It was there, in the cigar and testosterone filled basements of this ultimate male sanctum, that Germaine Greer's warning began to echo in my ears again. As the token woman among 70 men, I was conditionally accepted - but only on their terms. If I was prepared to work 10 hour days, wear managerial woman suits, put up with cigar smoke and bad behaviour, with being treated at times like part of the furniture, and at other times like a bit of flesh they could flirt with when they needed a diversion, I could achieve a measure of acceptance. But if I wasn't prepared to make work the number one priority in my life and conform utterly to their codes of behaviour, I would be excluded from their game. I would be squeezed out of my position, to return once again to the ranks of outsider, a marginal creature men would not tolerate in their inner sanctums.
Was this, I began to wonder, the point of all our striving. To have the same opportunity as men to sacrifice our personal lives, work 80 hours a week, drop dead at 45, and otherwise trap ourselves in lives that were as stressful and sterile as I perceived most of the lives of these chief executives to be.
Sue Kedgley, "Heading Nowhere in a Blue Suit", in Sue Kedgley and Mary Varnham (eds), Heading Nowhere in a Navy Blue Suit, Daphne Brasell Associates Press: Wellington, 1993, pp. 18 - 19
Sue Kedgley is writing of the late 1970s.
2 comments:
Off topic, but this one appears to escaped you ladies here...
From the WTF? File - http://www.nzherald.co.nz/nz/news/article.cfm?c_id=1&objectid=10699963
Anna Faris - a hottie if there ever was one - went on an American talk show recently and complained that New Zealand men
"...yelled at her while she was walking in downtown Auckland. "I'm walking home, I've got my backpack on, got my jeans on, and this carload of guys - they were like in their 40s, from what I could glimpse - they said, 'f*** you, a***hole'." Lopez asked her why they had shouted the obscenities. She replied: "I don't know, and, like, three minutes later, a car full of older gentlemen said, 'show me your tits, you stupid b****'. "I was like, you tell me where you are at - I'm going to go home to your place and I'm going to show you a good time with that kind of treatment?
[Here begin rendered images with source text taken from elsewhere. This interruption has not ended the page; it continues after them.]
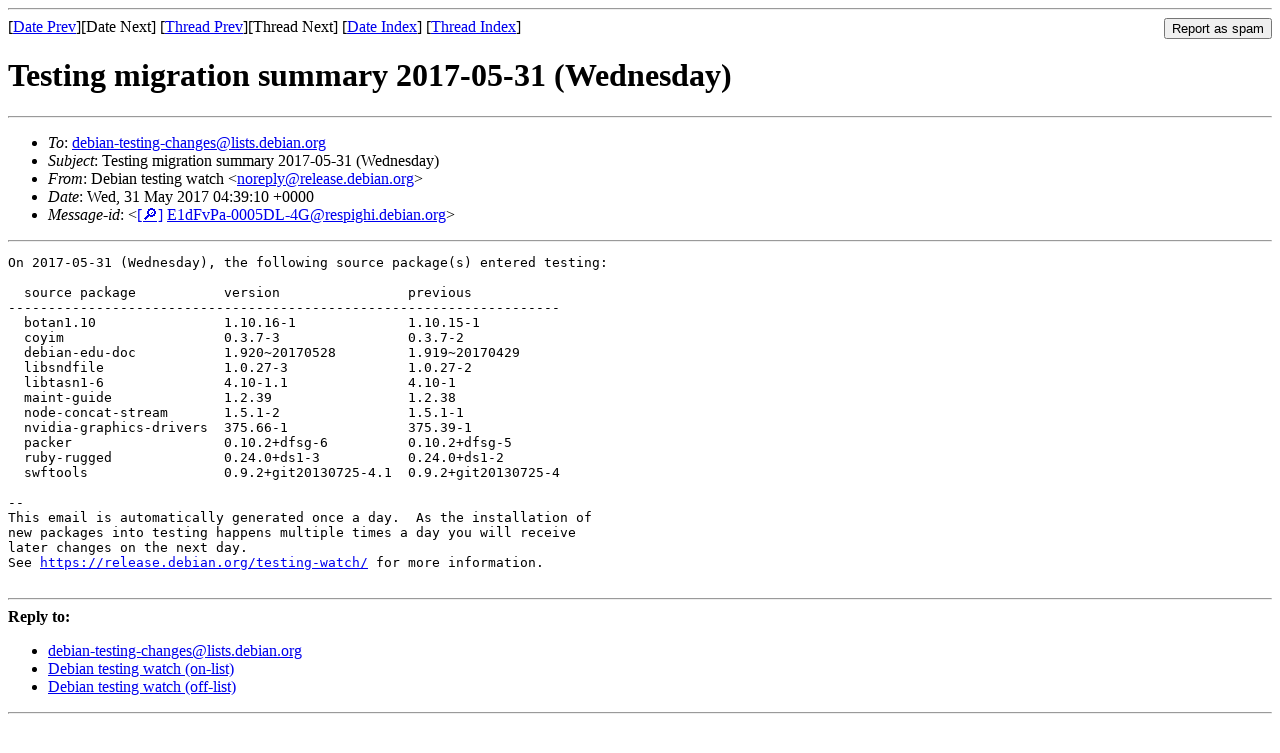

--- FILE ---
content_type: text/html
request_url: https://lists.debian.org/debian-testing-changes/2017/05/msg00049.html
body_size: 1511
content:
<!-- MHonArc v2.6.19 -->
<!--X-Subject: Testing migration summary 2017&#45;05&#45;31 (Wednesday) -->
<!--X-From-R13: Rrovna grfgvat jngpu &#60;abercylNeryrnfr.qrovna.bet> -->
<!--X-Date: Wed, 31 May 2017 04:39:30 +0000 (UTC) -->
<!--X-Message-Id: E1dFvPa&#45;0005DL&#45;4G@respighi.debian.org -->
<!--X-Content-Type: text/plain -->
<!--X-Head-End-->
<!DOCTYPE HTML PUBLIC "-//W3C//DTD HTML 4.01 Transitional//EN"
        "http://www.w3.org/TR/html4/loose.dtd">
<html>
<head>
<title>Testing migration summary 2017-05-31 (Wednesday)</title>
<link rev="made" href="mailto:noreply@release.debian.org">
<link rel="index" href="maillist.html">
<link rel="top" href="threads.html">
<link rel="up" href="msg00049.html">
<link rel="prev" href="msg00048.html">
<link rel="next" href="">
<meta name="viewport" content="width=device-width, initial-scale=1">
<style>
pre {
  white-space: pre-wrap;
}
</style>
</head>
<body>
<!--X-Body-Begin-->
<!--X-User-Header-->
<!--X-User-Header-End-->
<!--X-TopPNI-->
<hr>
<form method="POST" action="/cgi-bin/spam-report.pl">
<input type="hidden" name="listname" value="debian-testing-changes" />
<input type="hidden" name="msg" value="msg00049.html" />
<input type="hidden" name="date" value="2017/05" />
<input type="submit" value="Report as spam" style="float: right"  />

[<a href="msg00048.html">Date Prev</a>][Date Next]
[<a href="msg00048.html">Thread Prev</a>][Thread Next]
[<a href="maillist.html#00049">Date Index</a>]
[<a href="threads.html#00049">Thread Index</a>]
</form>


<!--X-TopPNI-End-->
<!--X-MsgBody-->
<!--X-Subject-Header-Begin-->
<h1>Testing migration summary 2017-05-31 (Wednesday)</h1>
<hr>
<!--X-Subject-Header-End-->
<!--X-Head-of-Message-->
<ul>
<li><em>To</em>: <a href="mailto:debian-testing-changes%40lists.debian.org">debian-testing-changes@lists.debian.org</a></li>
<li><em>Subject</em>: Testing migration summary 2017-05-31 (Wednesday)</li>
<li><em>From</em>: Debian testing watch &lt;<a href="mailto:noreply%40release.debian.org">noreply@release.debian.org</a>&gt;</li>
<li><em>Date</em>: Wed, 31 May 2017 04:39:10 +0000</li>
<li><em>Message-id</em>: &lt;<A HREF="/msgid-search/E1dFvPa-0005DL-4G@respighi.debian.org">[&#128270;]</a>&nbsp;<a href="msg00049.html">E1dFvPa-0005DL-4G@respighi.debian.org</A>&gt;</li>
</ul>
<!--X-Head-of-Message-End-->
<!--X-Head-Body-Sep-Begin-->
<hr>
<!--X-Head-Body-Sep-End-->
<!--X-Body-of-Message-->
<pre>On 2017-05-31 (Wednesday), the following source package(s) entered testing:

  source package           version                previous
---------------------------------------------------------------------
  botan1.10                1.10.16-1              1.10.15-1
  coyim                    0.3.7-3                0.3.7-2
  debian-edu-doc           1.920~20170528         1.919~20170429
  libsndfile               1.0.27-3               1.0.27-2
  libtasn1-6               4.10-1.1               4.10-1
  maint-guide              1.2.39                 1.2.38
  node-concat-stream       1.5.1-2                1.5.1-1
  nvidia-graphics-drivers  375.66-1               375.39-1
  packer                   0.10.2+dfsg-6          0.10.2+dfsg-5
  ruby-rugged              0.24.0+ds1-3           0.24.0+ds1-2
  swftools                 0.9.2+git20130725-4.1  0.9.2+git20130725-4

-- 
This email is automatically generated once a day.  As the installation of
new packages into testing happens multiple times a day you will receive
later changes on the next day.
See <a  rel="nofollow" href="https://release.debian.org/testing-watch/">https://release.debian.org/testing-watch/</a> for more information.

</pre>
<!--X-Body-of-Message-End-->
<!--X-MsgBody-End-->
<!--X-Follow-Ups-->
<hr />
<strong>Reply to:</strong>
<ul>
  <li><a href="mailto:debian-testing-changes&#64;lists.debian.org?in-reply-to=&lt;E1dFvPa-0005DL-4G@respighi.debian.org&gt;&amp;subject=Re:%20Testing migration summary 2017-05-31 (Wednesday)">debian-testing-changes&#64;lists.debian.org</a></li>
  <li><a href="mailto:noreply@release.debian.org?in-reply-to=&lt;E1dFvPa-0005DL-4G@respighi.debian.org&gt;&amp;subject=Re:%20Testing migration summary 2017-05-31 (Wednesday)&amp;cc=debian-testing-changes&#64;lists.debian.org">Debian testing watch (on-list)</a></li>
  <li><a href="mailto:noreply@release.debian.org?in-reply-to=&lt;E1dFvPa-0005DL-4G@respighi.debian.org&gt;&amp;subject=Re:%20Testing migration summary 2017-05-31 (Wednesday)">Debian testing watch (off-list)</a></li>
</ul>
<hr />
<!--X-Follow-Ups-End-->
<!--X-References-->
<!--X-References-End-->
<!--X-BotPNI-->
<ul>
<li>Prev by Date:
<strong><a href="msg00048.html">Testing migration summary 2017-05-30 (Tuesday)</a></strong>
</li>
<li>Previous by thread:
<strong><a href="msg00048.html">Testing migration summary 2017-05-30 (Tuesday)</a></strong>
</li>
<li>Index(es):
<ul>
<li><a href="maillist.html#00049"><strong>Date</strong></a></li>
<li><a href="threads.html#00049"><strong>Thread</strong></a></li>
</ul>
</li>
</ul>

<!--X-BotPNI-End-->
<!--X-User-Footer-->
<!--X-User-Footer-End-->
</body>
</html>
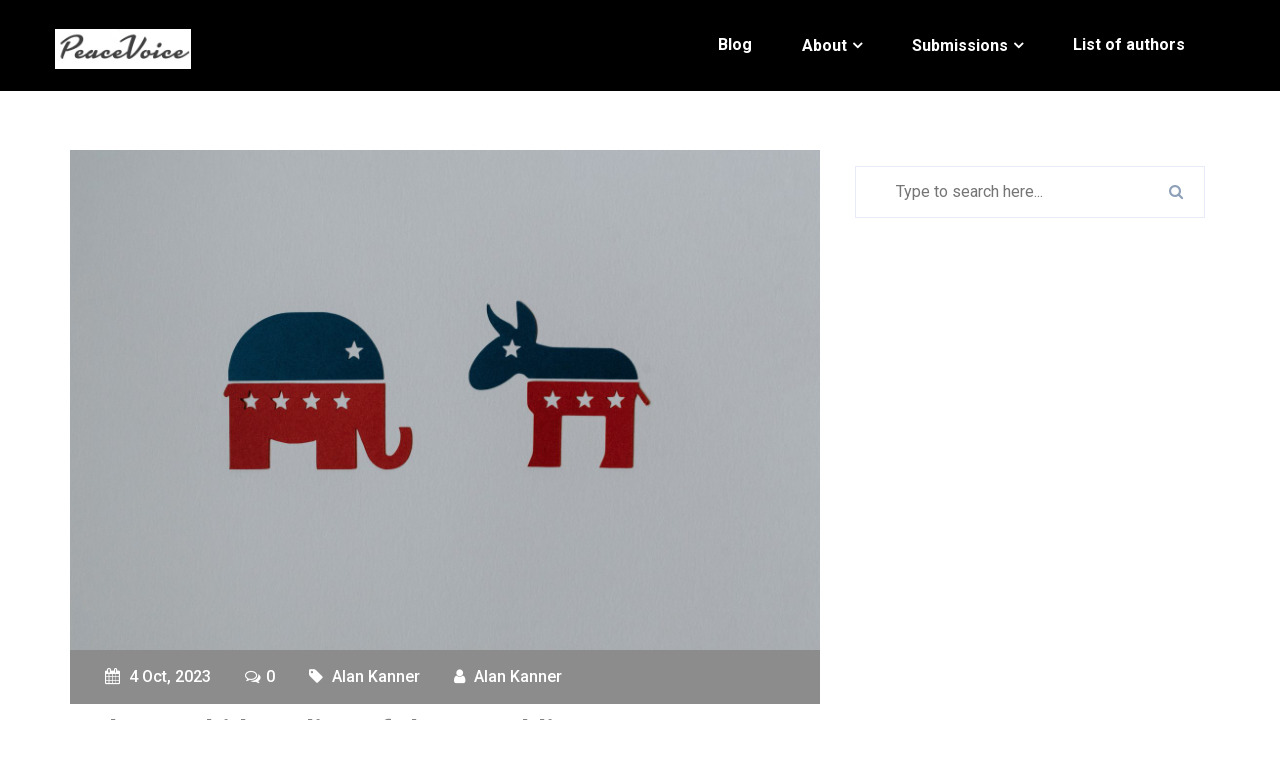

--- FILE ---
content_type: text/javascript
request_url: http://www.peacevoice.info/wp-content/themes/bizstart-pro/assets/js/social/main.js?ver=6.9
body_size: 640
content:
/**    
 * 
 * ---------------------------------------------------------------------------
 *
 * Template Name:  Big Dream HTML5 Template
 * Author : dazzler
 * Description: This is Business and Corporate HTML5 template
 * Version : 1.0 
 *
 * --------------------------------------------------------------------------- 
 *
 */

 

"use strict";
(function ($) {

    $(".share").jsSocials({

        shares:  ["twitter", "facebook", "googleplus", "pinterest", "stumbleupon", "whatsapp"],
    
        showLabel: true,
    
        showCount: false,
    
        shareIn: "popup",
    
    });
    
 })(jQuery);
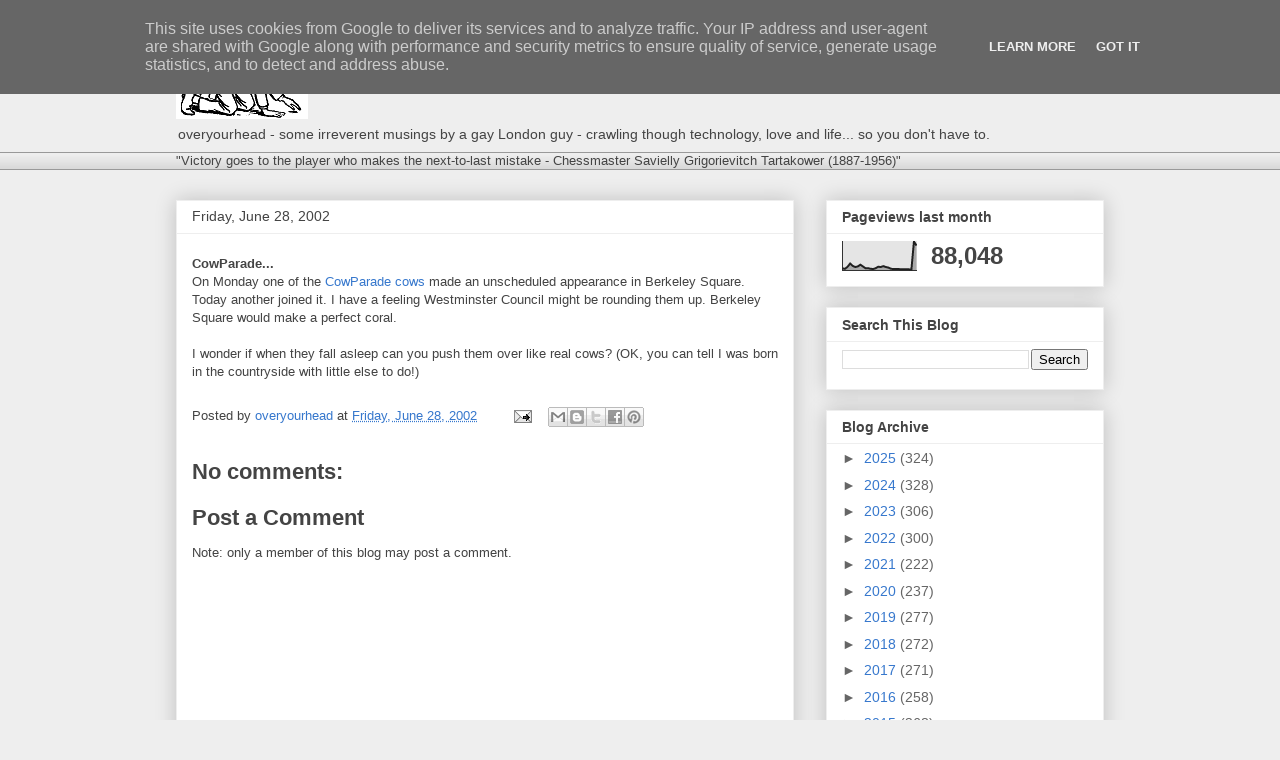

--- FILE ---
content_type: text/html; charset=UTF-8
request_url: http://www.overyourhead.co.uk/b/stats?style=BLACK_TRANSPARENT&timeRange=LAST_MONTH&token=APq4FmByDlSGffI9L5naI32lvXsYsfWjr-hzS1aUDMjS1o_0pES6SbxdPCD9zEV5sQi0QcyMwlx2kS_s5P0na2DON5xdQnmNJg
body_size: 247
content:
{"total":88048,"sparklineOptions":{"backgroundColor":{"fillOpacity":0.1,"fill":"#000000"},"series":[{"areaOpacity":0.3,"color":"#202020"}]},"sparklineData":[[0,7],[1,6],[2,13],[3,24],[4,16],[5,12],[6,14],[7,20],[8,14],[9,8],[10,8],[11,6],[12,5],[13,8],[14,13],[15,12],[16,15],[17,12],[18,10],[19,6],[20,5],[21,5],[22,5],[23,4],[24,4],[25,4],[26,4],[27,3],[28,100],[29,86]],"nextTickMs":200000}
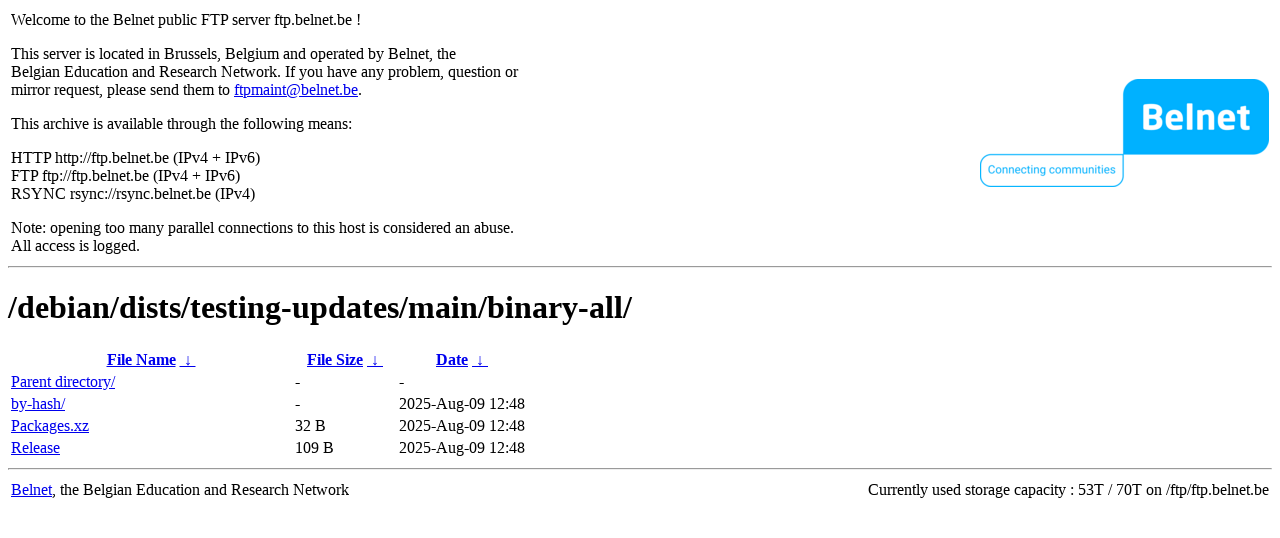

--- FILE ---
content_type: text/html
request_url: https://ftp.belnet.be/debian/dists/testing-updates/main/binary-all/
body_size: 847
content:
<table width="100%">
<tr>
<td align="left" style="width:50%">
<p>Welcome to the Belnet public FTP server ftp.belnet.be !</p>
<p>
This server is located in Brussels, Belgium and operated by Belnet, the<br>
Belgian Education and Research Network. If you have any problem, question or<br>
mirror request, please send them to <a href="mailto:ftpmaint@belnet.be">ftpmaint@belnet.be</a>.<br>
</p>
This archive is available through the following means:<br>
<p>
HTTP http://ftp.belnet.be (IPv4 + IPv6)<br>
FTP ftp://ftp.belnet.be (IPv4 + IPv6)<br>
RSYNC rsync://rsync.belnet.be (IPv4)<br>
</p>
<p>
Note: opening too many parallel connections to this host is considered an abuse. <br>
All access is logged.
</p>
</td>
<td align="right" style="width:50%">
<a href="https://www.belnet.be">
<img src="/belnetstyle/belnetlogo.png" text="https://www.belnet.be"></a>
</td>
</tr>
</table>
<hr>
<h1>
/debian/dists/testing-updates/main/binary-all/</h1>
<table id="list"><thead><tr><th style="width:55%"><a href="?C=N&amp;O=A">File Name</a>&nbsp;<a href="?C=N&amp;O=D">&nbsp;&darr;&nbsp;</a></th><th style="width:20%"><a href="?C=S&amp;O=A">File Size</a>&nbsp;<a href="?C=S&amp;O=D">&nbsp;&darr;&nbsp;</a></th><th style="width:25%"><a href="?C=M&amp;O=A">Date</a>&nbsp;<a href="?C=M&amp;O=D">&nbsp;&darr;&nbsp;</a></th></tr></thead>
<tbody><tr><td class="link"><a href="../">Parent directory/</a></td><td class="size">-</td><td class="date">-</td></tr>
<tr><td class="link"><a href="by-hash/" title="by-hash">by-hash/</a></td><td class="size">-</td><td class="date">2025-Aug-09 12:48</td></tr>
<tr><td class="link"><a href="Packages.xz" title="Packages.xz">Packages.xz</a></td><td class="size">32 B</td><td class="date">2025-Aug-09 12:48</td></tr>
<tr><td class="link"><a href="Release" title="Release">Release</a></td><td class="size">109 B</td><td class="date">2025-Aug-09 12:48</td></tr>
</tbody></table><footer>
<hr>
<table width="100%">
<tr>
<td align="left" style="width:50%"><a href="https://www.belnet.be">Belnet</a>, the Belgian Education and Research Network</td>


<td style=width:50% align=right>Currently used storage capacity : 53T / 70T on /ftp/ftp.belnet.be</td></tr></table></footer>
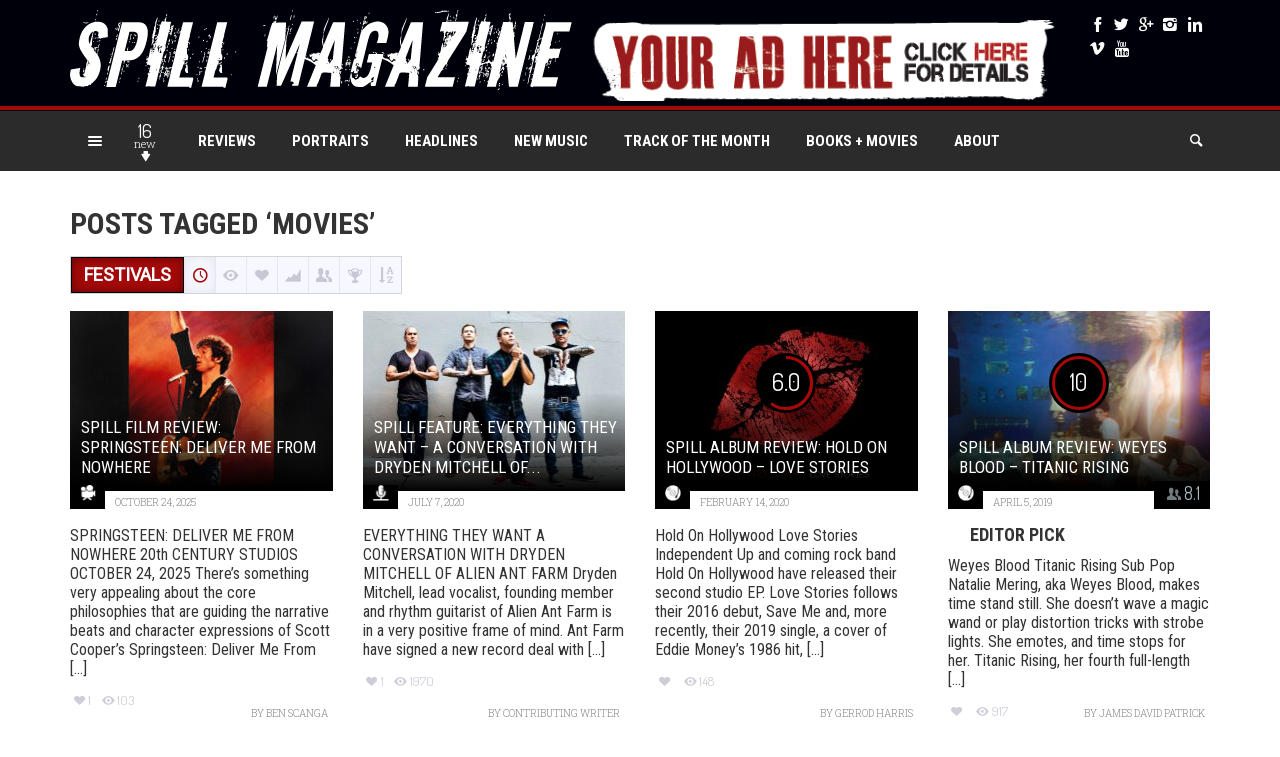

--- FILE ---
content_type: text/html; charset=utf-8
request_url: https://www.google.com/recaptcha/api2/aframe
body_size: 143
content:
<!DOCTYPE HTML><html><head><meta http-equiv="content-type" content="text/html; charset=UTF-8"></head><body><script nonce="JkIQsofvAVz5J7dSbozFeA">/** Anti-fraud and anti-abuse applications only. See google.com/recaptcha */ try{var clients={'sodar':'https://pagead2.googlesyndication.com/pagead/sodar?'};window.addEventListener("message",function(a){try{if(a.source===window.parent){var b=JSON.parse(a.data);var c=clients[b['id']];if(c){var d=document.createElement('img');d.src=c+b['params']+'&rc='+(localStorage.getItem("rc::a")?sessionStorage.getItem("rc::b"):"");window.document.body.appendChild(d);sessionStorage.setItem("rc::e",parseInt(sessionStorage.getItem("rc::e")||0)+1);localStorage.setItem("rc::h",'1769129083735');}}}catch(b){}});window.parent.postMessage("_grecaptcha_ready", "*");}catch(b){}</script></body></html>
Oh, yeah..."
So, a pretty straight forward bit of cringeworthy fuckery from a bunch of boorish assholes towards Ms. Faris then.
But check out the reaction of one Ian Long, "a special projects advisor" for tourism new Zealand - http://www.tourismnewzealand.com/media/contacts (I was so astonished I actually checked to see if he really existed)
"...But Tourism NZ spokesman Ian Long said no one would take Faris seriously. "In the same segment, she accepts an award for being a pothead stoner of the year and she's quite clearly had a few. I don't think she has any credibility," he said..."
As Deborah Coddington points out in the Herald http://www.nzherald.co.nz/entertainment/news/article.cfm?c_id=1501119&objectid=10701423 Mr. Long appears to be unable to distinguish between acting and the real world -
"...For the record, Faris' award was from High Times magazine, for her role in the movie Smiley Face, in which she eats cupcakes laced with cannabis, with disastrous results. Can't Long distinguish between real life and acting? It's a bit like saying we shouldn't take Dustin Hoffman seriously because he played someone with autism in Rain Man..."
Seriously, what a douchebag Ian Long is. I suppose if she'd been gang raped by a car load of guys he would have claimed that everyone knows that the house bunny was asking for it.
Anyway, Mr. Long's email address and mobile phone number is conveniently on the Tourism NZ link provided - maybe an email - or better still a polite but firm phone call, is in order?